This results in a set of gradients in a set of gradients in the same shape as feature maps. If you remember in the feature maps, each channel corresponds to a particular kernel or filter. We try to weight them to find particular important channels as represented by high gradients and we will assign higher weights to those channels. Specifically we will use methods similar to attention mechanisms (that will learn later in the class). We will have a per channel waiting that is represented here as alpha.

image

The way we will compute this is very simple, we will just do a global average pooling for each channel of the gradients. In other words, for each channel, we will sum up all the gradients across the channel of the gradients of the score with respect to the activations and normalize it. This results for each channel K a particular weighting.

We will multiply the forward activations the feature maps by this weighting. So each channel will be multiplied by its corresponding weight.

image

We will also feed a ReLU activation function because we only care about positive features. This will result in this particular output where values that are important as represented by high gradients or channels that have high gradient will have higher values here.

image

Note that this is not a method that specific to what the task is. We can calculate this for any task. And so what we actually also do is combine this grad cam output, which essentially is the feature maps weighted by their importance as represented by high gradients by the guided backpropagation output.

So guided backpropagation as we discussed will result in again this output representing the gradients. When we multiply these together element wise, we will be doing is we are emphasizing parts of the guided backpropagation that are important - will reemphasize parts that corresponds to things like objects that are highly representative or affect the loss function greatly.

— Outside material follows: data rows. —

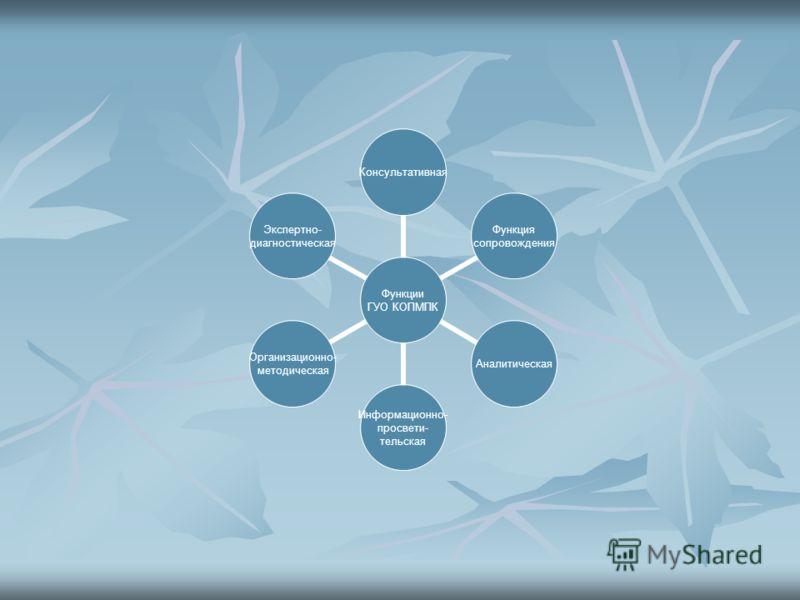 Функции ГУО КОПМПК Консультативная Функция сопровождения Аналитическая Информационно- просвети- тельская Организационно- методическая Экспертно- диагностическая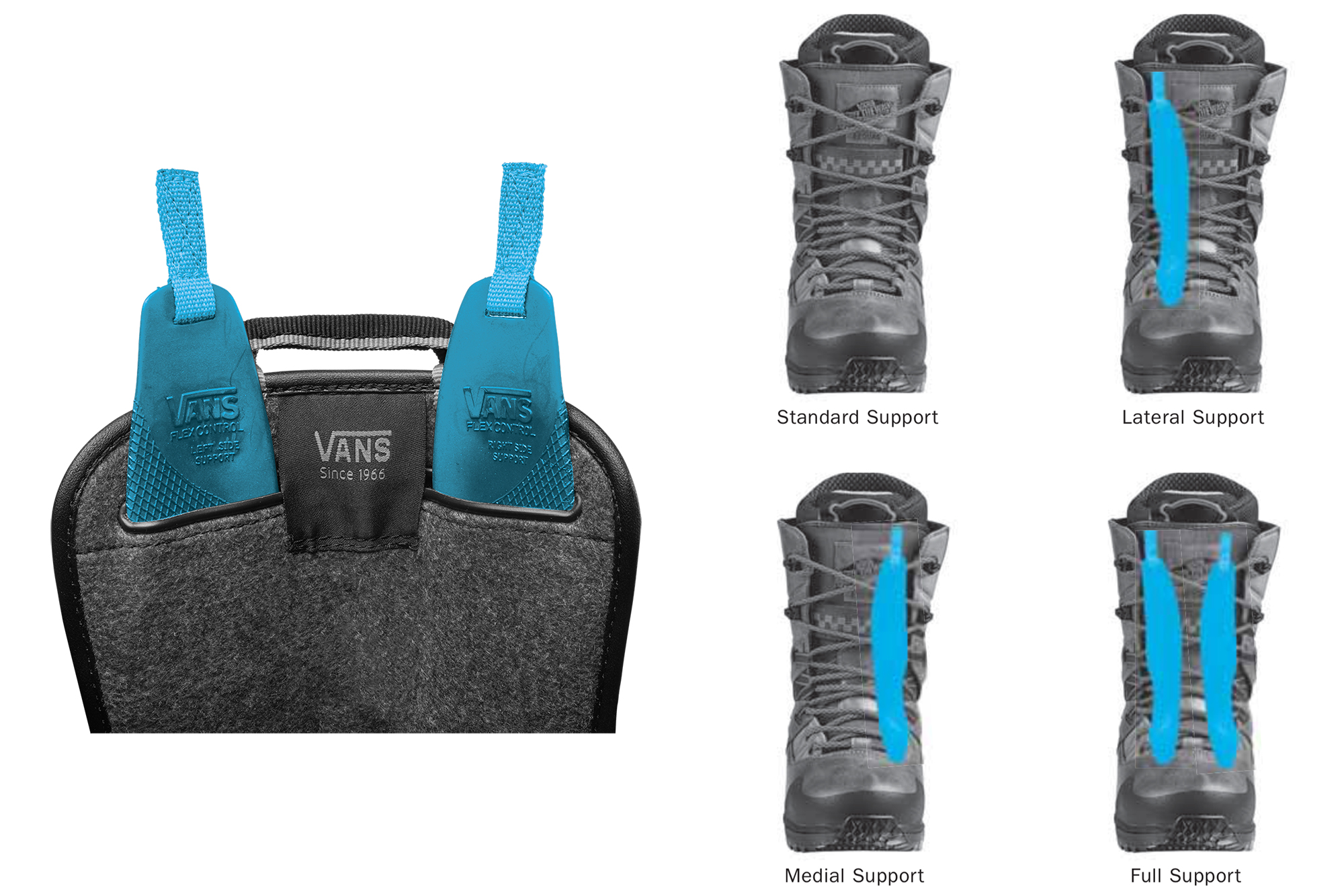 733e04806f1 First Look: Vans Breathable, Variable Flex Snowboard Boot | GearJunkie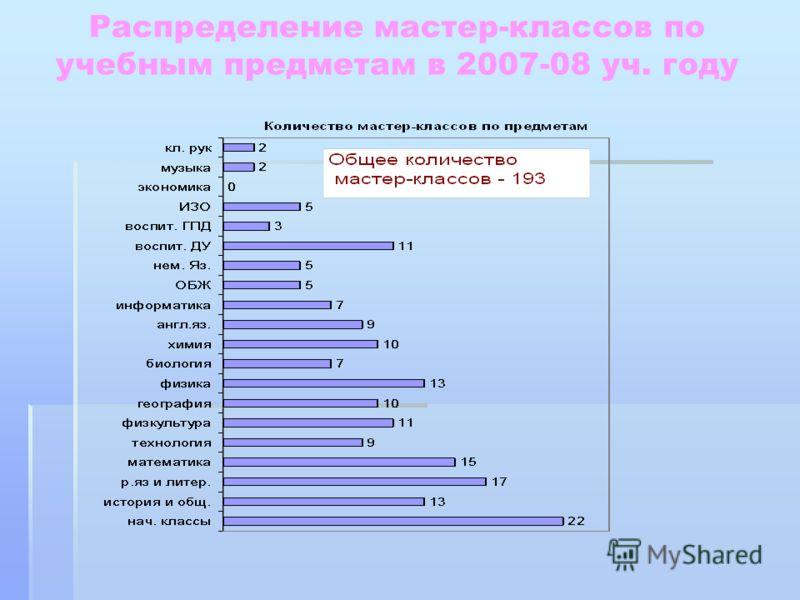 Распределение мастер-классов по учебным предметам в 2007-08 уч. году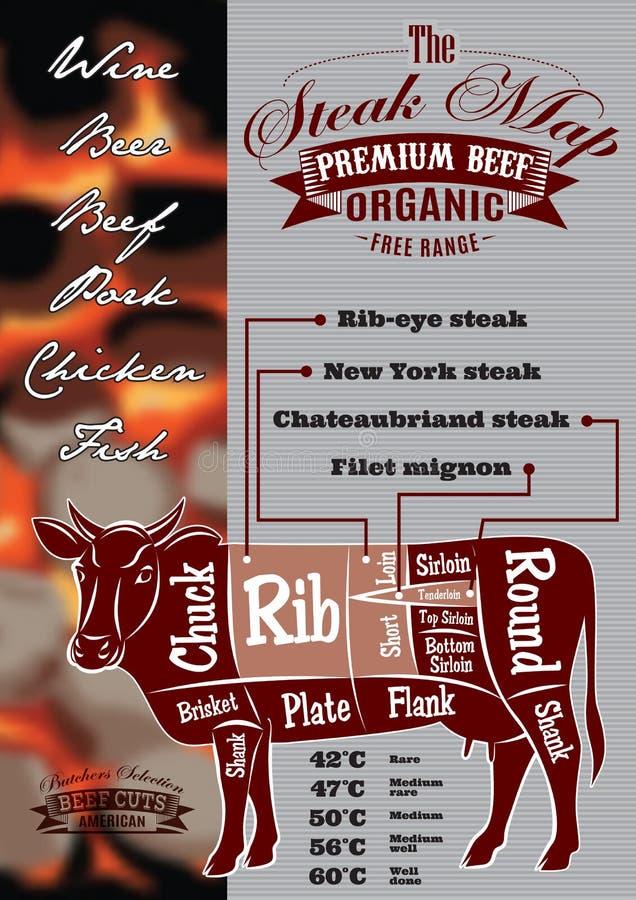 Menú con una tarjeta de la vaca y del filete para el menú del restaurante ilustración del vector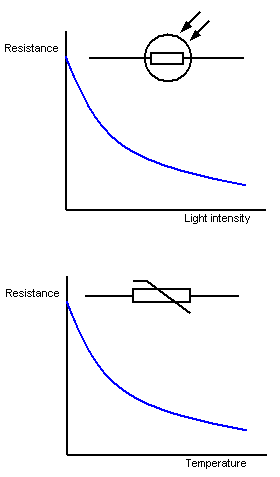 2.11 describe the qualitative variation of resistance of light-dependent resistors (LDRs) with illumination and thermistors with temperature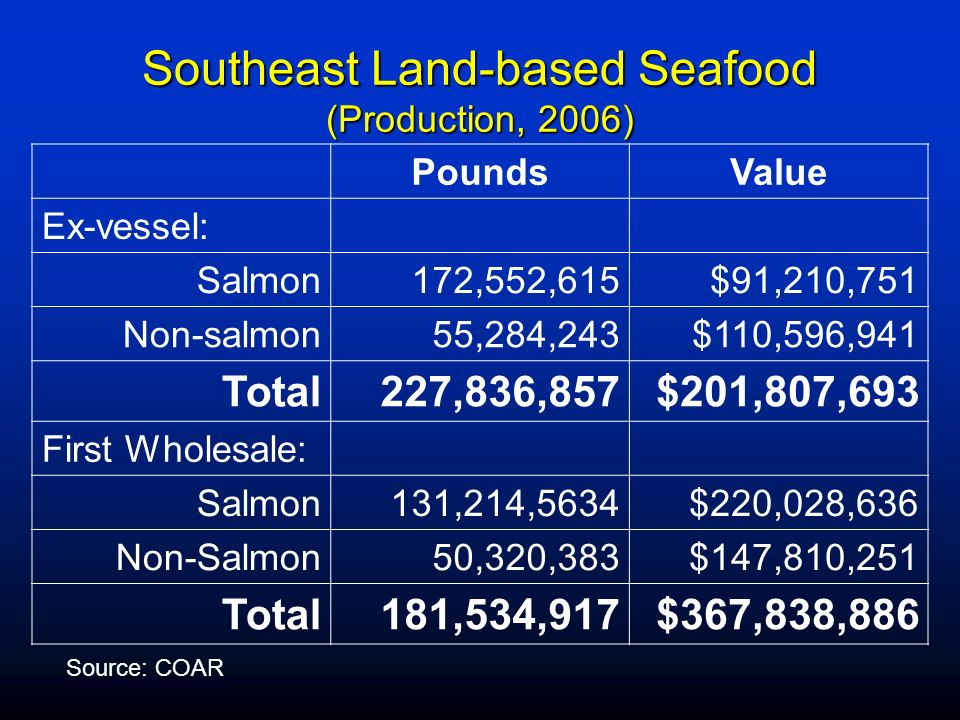 Southeast Land-based Seafood (Production, 2006) PoundsValue Ex-vessel: Salmon172,552,615$91,210,751 Non-salmon55,284,243$110,596,941 Total227,836,857$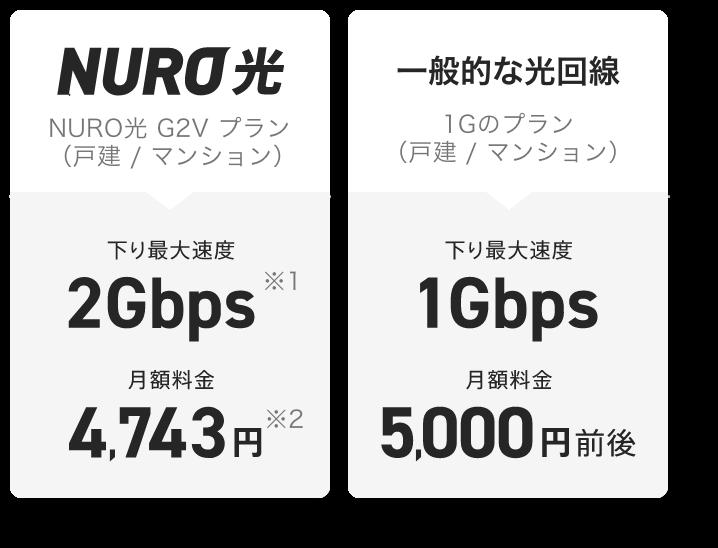 f:id:koiwai_chinatsu:20200512200008p:plain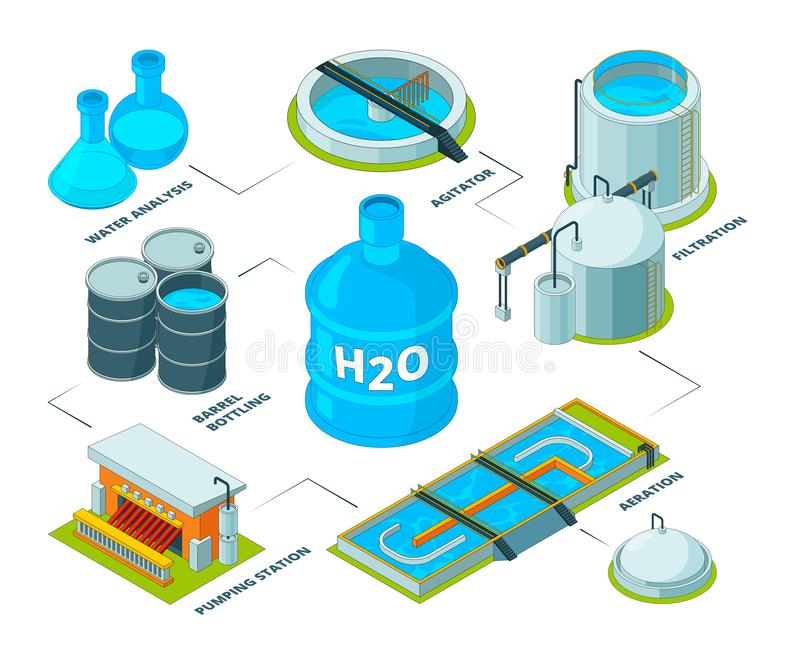 Water cleaning 3D. Aqua industrial chemical purification systems sewage plant reservoir tank for water recycling vector royalty free illustration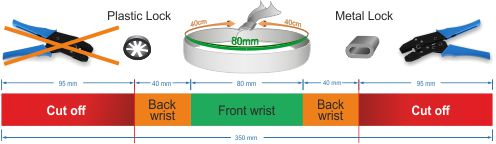 Woven textile wristbands visibility diagram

This is called guided Grad-CAM.

Here are some example outputs:

image

When the answer for the NN is a dog, the Grad-CAM shows the dog in the image.

image

But if the NN output cat since there are multiple animals in the picture, the Grad-CAM will emphasize the cat.

So in summary,

  • Gradients are important not just for optimization, but also for analyzing what neural networks have learned
  • Standard backprop not always the most informative for visualization purposes
  • Several ways to modify the gradient flow to improve visualization results

Optimizing the Input Images

We can also optimize the image itself and get some interesting results.

The key idea here is since we have already the gradients of the scores with respect to the inputs, can we optimize the image itself to maximize the score?

  • We can perform gradient descent (or ascent) and modify the image using these gradients.

Why?

  • We can generate images from scratch.
    • Start with a random image, apply the gradients over and over again, and actually generate interesting looking images.
  • Adversarial examples
    • We can also start with a real image and apply the gradient.
    • We can actually do this for the score of the class that is not in the image.
    • For example, we can choose elephant in this particular image and we can actually optimize the image in order to maximize this particular class.
      • It turns out that we can make a small number of modification to really fool the network. In the sense that the image will still look like a dog to humans, but with respect to the network it will confidently say that it is an elephant.

image

Gradient Ascent on the Scores

We can do this by performing Gradient ascent on the image. We can compute the gradient of the score for a particular class that we care about with respect to the input image.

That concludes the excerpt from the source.